Extractive Summarizer
Topic based extractive summarizer built to summarize English texts.
Sitemap
summarize.py
: Contains code for summarization, including LdaSummarizer classTime_and_Sentence_Length_Analysis.ipynb
: Contains analysis of time it takes to summarize and sentence length penalty (penalizing longer sentences, making them less likely to be inlcuded in the summary).un_debates_summarize.py
: Script to run summarization on first 100 UN General Assembly Statements, saves summaries in summary column and writes to csv file. Easily modifiable for any subset of the data/all the data.
Approach to the problem:
Summaries describe the main ideas in a text, and I approached the problem with the objective of finding sentences that best cover the main topics in a text. With that in mind, for each piece of text, topic analysis (latent dirchlet allocation) was used to determine what the main topics were. The most discussed topics (based on the number of sentences a topic came up in) were then selected, and the sentence with the highest probability for each of these topics found. These sentence were extracted, ordered based on their when they came up in the orginal text, and put together as a summary. Going forward, it would be interesting to experiment with using this same basic concept, building a summary with main topics, in an abstractive fashion using neural networks, specifically transformers with attention mechanisms, which have proved very effective for nlp tasks. See this paper as an example.
Measuring performance:
Below are possible ways to evaluate performance in this problem.
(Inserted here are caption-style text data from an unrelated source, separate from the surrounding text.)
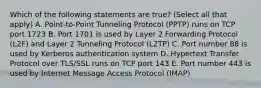 Which of the following statements are true? (Select all that apply) A. Point-to-Point Tunneling Protocol (PPTP) runs on TCP port 1723 B. Port 1701 is used by Layer 2 Forwarding Protocol (L2F) and Layer 2 Tunneling Protocol (L2TP) C. Port number 88 is used by Kerberos authentication system D. Hypertext Transfer Protocol over TLS/SSL runs on TCP port 143 E. Port number 443 is used by Internet Message Access Protocol (IMAP)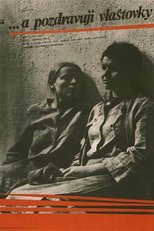 ...And Give My Love to the Swallows (…A pozdravuji vlaštovky)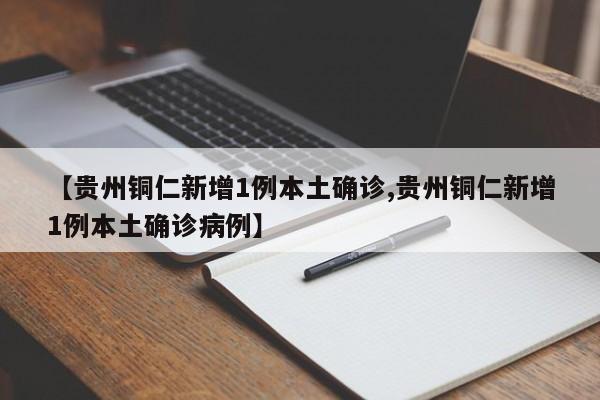 【贵州铜仁新增1例本土确诊,贵州铜仁新增1例本土确诊病例】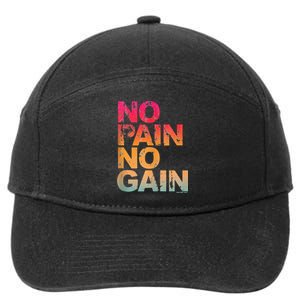 No Pain No Gain Motivation Workout Gym 7-Panel Snapback Hat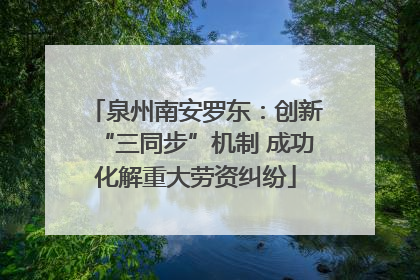 泉州南安罗东：创新“三同步”机制 成功化解重大劳资纠纷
- Qualitative approach: an individual comparing output to actual text on a small subset of the data
- Resource intensive: if resources are available have people create ground truth summaries and combine the BLEU and ROUGE metrics to create an F1 metric representative of the lexicon overlap between automatically generated summaries and the ground truth created by people
- Transfer approach: evalute the summarization method on a different dataset of texts that already have ground truth summaries using the BLEU and ROUGE metrics. Use this evaluation as a proxy for performance on the UN General Assembly Statements summary problem.